The 8011-O (annealed) temper exhibits the lowest hardness with typical tensile strength around 80-100 MPa, making it ideal for deep drawing applications. In contrast, H18 temper achieves the highest hardness through 75% cold work, reaching tensile strengths of 130-150 MPa. The elongation difference is dramatic - O temper allows 20-25% elongation while H18 drops to 3-5%. The H18 temper's yield strength approaches 120 MPa compared to O temper's 30-40 MPa. These properties make O temper suitable for complex forming while H18 serves best for rigid packaging applications.

How does the H22 temper balance formability and strength in 8011 alloy?
H22 represents a partially strain-hardened condition with tensile strength between 100-120 MPa, offering a middle ground between O and H18 tempers. It retains 12-15% elongation, allowing moderate forming operations like bending or shallow drawing. The temper achieves this balance through approximately 25% cold reduction after annealing. Compared to H12 (10-15% cold work), H22 provides better springback control for formed parts. This makes H22 popular for pharmaceutical foil lids requiring both stiffness and seal integrity.

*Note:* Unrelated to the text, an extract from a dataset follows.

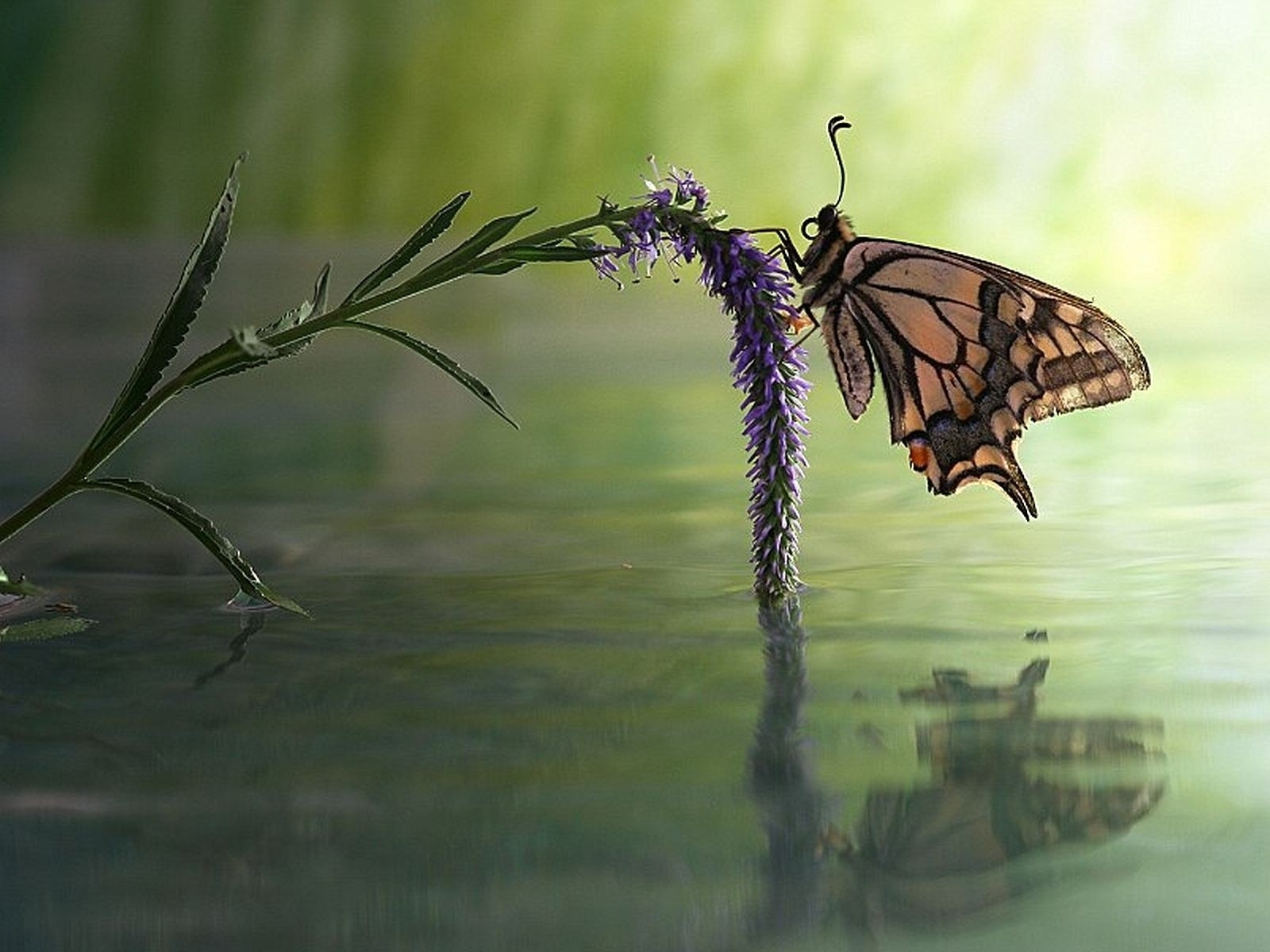 1600x1200 Butterfly Flower Water Reflect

What surface characteristics differ among these tempers?
The O temper displays the roughest surface (Ra 0.4-0.8μm) due to recrystallization during annealing. H12-H18 tempers progressively develop smoother surfaces (Ra 0.2-0.4μm) as cold rolling refines the microstructure. H22 temper shows directional "mill finish" patterns from intermediate rolling passes. All tempers maintain the alloy's natural aluminum oxide layer, though H18 may require additional cleaning to remove rolling lubricants. Surface brightness typically increases with higher H-numbers due to work hardening effects.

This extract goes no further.